Johnson has pledged to take Britain out of the EU on Oct. 31 with or without a deal on future relations with the bloc. The move to shut Parliament for around a month in the period before that will hinder efforts by his opponents to stop him. About 2,000 people gathered outside his office in Downing Street, chanting: “Liar Johnson, shame on you!” 
 
A sign read: “#StopTheCoup. Defend our Democracy.
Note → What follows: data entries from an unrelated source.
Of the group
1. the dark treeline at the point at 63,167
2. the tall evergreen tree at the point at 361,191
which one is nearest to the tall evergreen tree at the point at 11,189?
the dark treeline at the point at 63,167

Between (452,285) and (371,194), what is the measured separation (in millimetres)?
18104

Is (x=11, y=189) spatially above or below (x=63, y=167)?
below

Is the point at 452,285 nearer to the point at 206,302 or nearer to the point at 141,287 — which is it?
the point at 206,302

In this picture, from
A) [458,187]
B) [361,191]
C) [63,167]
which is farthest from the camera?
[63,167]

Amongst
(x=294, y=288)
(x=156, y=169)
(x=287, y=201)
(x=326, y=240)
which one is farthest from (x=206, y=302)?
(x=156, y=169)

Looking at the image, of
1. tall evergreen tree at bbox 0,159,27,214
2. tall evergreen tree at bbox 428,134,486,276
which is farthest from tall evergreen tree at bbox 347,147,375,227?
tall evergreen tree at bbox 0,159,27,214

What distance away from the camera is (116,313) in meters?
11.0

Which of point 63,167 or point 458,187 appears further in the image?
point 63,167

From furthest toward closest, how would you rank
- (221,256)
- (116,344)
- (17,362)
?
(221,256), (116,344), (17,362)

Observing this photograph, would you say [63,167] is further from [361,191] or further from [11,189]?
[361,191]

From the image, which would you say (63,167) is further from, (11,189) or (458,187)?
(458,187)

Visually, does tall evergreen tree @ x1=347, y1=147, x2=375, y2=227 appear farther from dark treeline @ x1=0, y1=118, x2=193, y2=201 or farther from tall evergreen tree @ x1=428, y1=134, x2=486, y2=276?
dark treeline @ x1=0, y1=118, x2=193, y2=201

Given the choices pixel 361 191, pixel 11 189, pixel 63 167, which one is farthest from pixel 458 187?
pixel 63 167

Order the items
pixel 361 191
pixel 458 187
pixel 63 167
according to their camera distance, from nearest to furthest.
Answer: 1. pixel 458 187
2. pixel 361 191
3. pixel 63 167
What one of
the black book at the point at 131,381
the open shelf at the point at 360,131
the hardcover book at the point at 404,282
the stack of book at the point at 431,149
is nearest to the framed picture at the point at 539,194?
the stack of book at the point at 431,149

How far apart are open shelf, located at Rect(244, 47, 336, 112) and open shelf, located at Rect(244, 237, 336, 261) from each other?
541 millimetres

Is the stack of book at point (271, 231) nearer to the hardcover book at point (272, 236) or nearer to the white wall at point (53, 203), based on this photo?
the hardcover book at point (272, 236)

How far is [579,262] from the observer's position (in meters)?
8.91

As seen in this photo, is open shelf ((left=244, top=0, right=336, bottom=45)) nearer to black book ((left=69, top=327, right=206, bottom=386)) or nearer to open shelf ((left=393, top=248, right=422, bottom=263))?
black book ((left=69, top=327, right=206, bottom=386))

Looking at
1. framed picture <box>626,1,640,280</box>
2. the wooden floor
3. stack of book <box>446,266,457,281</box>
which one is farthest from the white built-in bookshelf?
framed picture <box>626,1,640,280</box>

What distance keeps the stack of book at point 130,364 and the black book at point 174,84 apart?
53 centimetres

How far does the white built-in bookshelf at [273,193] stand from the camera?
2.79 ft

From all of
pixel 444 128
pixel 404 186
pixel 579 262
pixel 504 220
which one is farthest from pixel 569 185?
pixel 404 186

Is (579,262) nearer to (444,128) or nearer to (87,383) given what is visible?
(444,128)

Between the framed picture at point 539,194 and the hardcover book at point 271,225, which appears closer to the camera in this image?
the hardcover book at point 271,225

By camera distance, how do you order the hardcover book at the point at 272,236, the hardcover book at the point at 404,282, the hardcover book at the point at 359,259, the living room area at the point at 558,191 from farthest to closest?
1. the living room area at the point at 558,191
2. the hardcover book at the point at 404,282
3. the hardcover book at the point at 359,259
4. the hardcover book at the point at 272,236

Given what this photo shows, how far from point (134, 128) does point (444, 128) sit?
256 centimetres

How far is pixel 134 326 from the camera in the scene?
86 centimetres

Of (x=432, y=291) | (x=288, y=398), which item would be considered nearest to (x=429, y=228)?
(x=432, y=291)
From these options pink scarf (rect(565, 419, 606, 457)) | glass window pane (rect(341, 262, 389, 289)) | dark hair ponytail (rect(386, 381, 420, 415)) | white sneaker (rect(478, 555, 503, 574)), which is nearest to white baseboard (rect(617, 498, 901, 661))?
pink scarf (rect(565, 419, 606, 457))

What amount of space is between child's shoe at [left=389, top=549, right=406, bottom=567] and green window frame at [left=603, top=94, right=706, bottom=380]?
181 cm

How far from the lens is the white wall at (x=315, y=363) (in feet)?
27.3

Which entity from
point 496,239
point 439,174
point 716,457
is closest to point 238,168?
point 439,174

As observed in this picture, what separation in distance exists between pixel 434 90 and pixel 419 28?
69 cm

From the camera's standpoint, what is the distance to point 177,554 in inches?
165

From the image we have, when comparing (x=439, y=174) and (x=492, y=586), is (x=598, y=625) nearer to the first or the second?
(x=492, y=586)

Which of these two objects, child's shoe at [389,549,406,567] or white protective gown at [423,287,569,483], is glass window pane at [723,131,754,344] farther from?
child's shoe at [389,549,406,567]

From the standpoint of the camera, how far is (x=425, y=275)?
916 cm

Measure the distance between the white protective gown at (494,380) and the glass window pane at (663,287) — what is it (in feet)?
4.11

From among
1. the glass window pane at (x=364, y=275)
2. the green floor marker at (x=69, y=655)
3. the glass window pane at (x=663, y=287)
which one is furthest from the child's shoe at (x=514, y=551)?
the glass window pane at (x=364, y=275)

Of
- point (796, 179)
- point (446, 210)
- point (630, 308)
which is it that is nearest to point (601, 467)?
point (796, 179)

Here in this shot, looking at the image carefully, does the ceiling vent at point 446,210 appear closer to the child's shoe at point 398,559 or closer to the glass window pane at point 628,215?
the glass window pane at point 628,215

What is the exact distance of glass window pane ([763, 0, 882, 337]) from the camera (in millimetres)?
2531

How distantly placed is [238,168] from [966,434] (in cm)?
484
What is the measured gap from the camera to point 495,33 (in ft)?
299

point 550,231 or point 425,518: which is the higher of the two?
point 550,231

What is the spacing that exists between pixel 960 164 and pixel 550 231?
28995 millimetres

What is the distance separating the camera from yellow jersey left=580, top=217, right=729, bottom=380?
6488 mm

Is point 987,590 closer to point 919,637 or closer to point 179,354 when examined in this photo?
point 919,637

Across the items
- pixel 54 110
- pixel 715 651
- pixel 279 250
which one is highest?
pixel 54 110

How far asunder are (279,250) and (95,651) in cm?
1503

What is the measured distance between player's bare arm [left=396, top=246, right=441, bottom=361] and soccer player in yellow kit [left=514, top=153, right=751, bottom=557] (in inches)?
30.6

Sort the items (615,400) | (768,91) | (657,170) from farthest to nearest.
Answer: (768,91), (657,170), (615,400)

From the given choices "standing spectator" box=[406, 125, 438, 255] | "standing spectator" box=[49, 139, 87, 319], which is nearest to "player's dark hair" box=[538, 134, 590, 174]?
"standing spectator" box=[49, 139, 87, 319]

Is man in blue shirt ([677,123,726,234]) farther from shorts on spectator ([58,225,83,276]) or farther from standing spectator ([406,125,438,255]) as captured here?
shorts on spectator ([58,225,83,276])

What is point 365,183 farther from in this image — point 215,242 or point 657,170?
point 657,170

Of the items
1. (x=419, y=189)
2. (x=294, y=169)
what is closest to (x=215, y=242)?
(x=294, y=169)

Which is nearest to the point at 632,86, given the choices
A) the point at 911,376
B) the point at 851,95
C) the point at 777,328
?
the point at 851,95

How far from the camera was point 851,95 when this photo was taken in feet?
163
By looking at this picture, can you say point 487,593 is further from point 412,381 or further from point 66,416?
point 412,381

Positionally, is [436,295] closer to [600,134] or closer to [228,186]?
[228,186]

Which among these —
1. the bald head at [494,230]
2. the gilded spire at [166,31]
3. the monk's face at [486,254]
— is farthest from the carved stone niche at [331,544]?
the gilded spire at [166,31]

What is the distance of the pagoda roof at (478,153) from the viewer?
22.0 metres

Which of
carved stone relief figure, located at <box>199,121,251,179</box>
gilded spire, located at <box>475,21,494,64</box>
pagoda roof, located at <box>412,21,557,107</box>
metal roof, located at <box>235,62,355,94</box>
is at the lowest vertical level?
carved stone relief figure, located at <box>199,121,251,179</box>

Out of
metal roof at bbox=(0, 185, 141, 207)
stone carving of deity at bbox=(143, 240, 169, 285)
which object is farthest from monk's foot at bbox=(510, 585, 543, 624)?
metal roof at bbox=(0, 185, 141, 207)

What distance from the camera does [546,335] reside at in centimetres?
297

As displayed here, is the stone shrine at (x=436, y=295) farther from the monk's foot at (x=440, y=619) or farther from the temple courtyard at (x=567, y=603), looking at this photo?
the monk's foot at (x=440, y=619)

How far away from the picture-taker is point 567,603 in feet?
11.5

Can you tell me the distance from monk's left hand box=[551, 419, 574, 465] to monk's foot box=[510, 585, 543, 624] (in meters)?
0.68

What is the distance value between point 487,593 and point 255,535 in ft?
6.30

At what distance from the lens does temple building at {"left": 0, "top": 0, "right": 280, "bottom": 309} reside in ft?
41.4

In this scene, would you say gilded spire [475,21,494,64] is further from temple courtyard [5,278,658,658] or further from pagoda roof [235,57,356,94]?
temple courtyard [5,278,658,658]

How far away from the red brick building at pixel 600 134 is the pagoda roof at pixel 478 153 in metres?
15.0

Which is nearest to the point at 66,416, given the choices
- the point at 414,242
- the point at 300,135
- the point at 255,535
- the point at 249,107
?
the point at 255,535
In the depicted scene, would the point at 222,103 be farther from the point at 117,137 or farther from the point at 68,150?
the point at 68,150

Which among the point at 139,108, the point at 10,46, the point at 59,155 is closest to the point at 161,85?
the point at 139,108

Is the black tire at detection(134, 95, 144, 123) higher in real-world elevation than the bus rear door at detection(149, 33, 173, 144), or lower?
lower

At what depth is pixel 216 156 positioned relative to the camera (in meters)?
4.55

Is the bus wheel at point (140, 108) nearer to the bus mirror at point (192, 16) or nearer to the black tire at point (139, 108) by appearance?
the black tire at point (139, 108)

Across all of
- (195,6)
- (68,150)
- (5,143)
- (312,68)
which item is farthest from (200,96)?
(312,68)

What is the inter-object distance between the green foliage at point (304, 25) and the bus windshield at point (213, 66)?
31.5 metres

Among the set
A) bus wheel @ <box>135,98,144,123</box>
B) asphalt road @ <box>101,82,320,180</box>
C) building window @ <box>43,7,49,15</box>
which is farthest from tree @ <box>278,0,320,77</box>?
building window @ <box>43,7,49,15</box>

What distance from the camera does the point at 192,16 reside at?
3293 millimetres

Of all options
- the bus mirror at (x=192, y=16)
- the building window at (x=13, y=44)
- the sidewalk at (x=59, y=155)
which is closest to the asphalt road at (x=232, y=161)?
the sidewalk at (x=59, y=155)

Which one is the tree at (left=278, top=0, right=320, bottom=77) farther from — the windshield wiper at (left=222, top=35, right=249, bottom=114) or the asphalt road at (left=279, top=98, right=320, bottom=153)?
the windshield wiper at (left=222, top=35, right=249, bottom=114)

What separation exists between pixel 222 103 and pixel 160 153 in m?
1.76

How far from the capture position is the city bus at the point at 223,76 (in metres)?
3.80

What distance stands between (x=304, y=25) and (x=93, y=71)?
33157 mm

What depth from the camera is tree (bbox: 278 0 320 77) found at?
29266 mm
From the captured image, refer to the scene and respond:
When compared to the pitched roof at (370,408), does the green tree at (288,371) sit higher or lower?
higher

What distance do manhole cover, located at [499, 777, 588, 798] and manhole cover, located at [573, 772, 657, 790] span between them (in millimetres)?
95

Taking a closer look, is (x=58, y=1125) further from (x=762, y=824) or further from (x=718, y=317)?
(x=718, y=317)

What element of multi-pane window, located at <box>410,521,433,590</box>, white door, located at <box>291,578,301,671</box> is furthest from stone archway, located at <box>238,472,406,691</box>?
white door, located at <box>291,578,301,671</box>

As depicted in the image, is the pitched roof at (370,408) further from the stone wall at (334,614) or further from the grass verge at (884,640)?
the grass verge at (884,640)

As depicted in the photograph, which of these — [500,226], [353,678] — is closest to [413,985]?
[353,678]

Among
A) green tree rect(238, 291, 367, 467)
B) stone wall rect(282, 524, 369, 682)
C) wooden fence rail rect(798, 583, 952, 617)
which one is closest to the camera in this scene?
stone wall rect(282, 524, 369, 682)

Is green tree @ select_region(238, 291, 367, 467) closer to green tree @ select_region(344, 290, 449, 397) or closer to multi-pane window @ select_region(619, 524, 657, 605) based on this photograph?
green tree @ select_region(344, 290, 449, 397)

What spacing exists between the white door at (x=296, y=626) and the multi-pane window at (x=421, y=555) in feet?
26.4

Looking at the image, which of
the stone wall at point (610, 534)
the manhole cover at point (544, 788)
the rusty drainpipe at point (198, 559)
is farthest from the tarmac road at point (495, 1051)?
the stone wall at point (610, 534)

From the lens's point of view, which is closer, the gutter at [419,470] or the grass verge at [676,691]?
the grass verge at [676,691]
Save our future.” 

Nothing abnormal

The government says it is usual for Parliament to be suspended before a new prime minister outlines his policy program in a queen’s speech, now scheduled for Oct. 14. His supporters also say Parliament usually breaks in late September, when the main political parties hold their annual conferences. 
 
But his critics say the suspension, known as a prorogation, is unusually long and describe the move as a thinly veiled attempt to reduce the time that lawmakers will have to debate before Britain leaves the EU at the end of October. 
 
Opposition lawmakers want to prevent the shutdown of Parliament and pass legislation to avoid a no-deal Brexit when they return from summer recess on Tuesday. 
 
Protests were scheduled in other major cities in the four nations of the United Kingdom, comprising England, Scotland, Wales and Northern Ireland.  

A crowd gathers to protest against British Prime Minister Boris Johnson’s decision to suspend Parliament, in Belfast, Northern Ireland, Aug. 31, 2019.

About 100 people protested outside the city hall in Belfast, the capital of the Northern Ireland, which has become a particular focus in the Brexit negotiations because it has the United Kingdom’s only land border with the European Union. 
 
The “backstop” insurance policy, part of the withdrawal agreement negotiated between the EU and Britain’s former prime minister and which aims to keep the border with Ireland open, has become the main sticking point in negotiations. 
 
Johnson wants the backstop removed, saying it could leave Northern Ireland operating under different regulatory rules than the rest of the United Kingdom. The EU and Ireland say Britain has yet to come up with acceptable alternatives. 

Court case

A court case being heard in Belfast next week aims to block Johnson’s suspension of Parliament on the ground that a no-deal Brexit would breach the 1998 Good Friday Agreement that brought peace to the British-run province of Northern Ireland. 
 
Protesters said the government had failed to consider the importance of the border issue. 
 
“The thing that scares me most is they have no appreciation of what is important for Northern Ireland. We are not on their radar,” said Graham Glendinning, 49, a software worker. “The border means nothing to them and they don’t give two hoots about it.”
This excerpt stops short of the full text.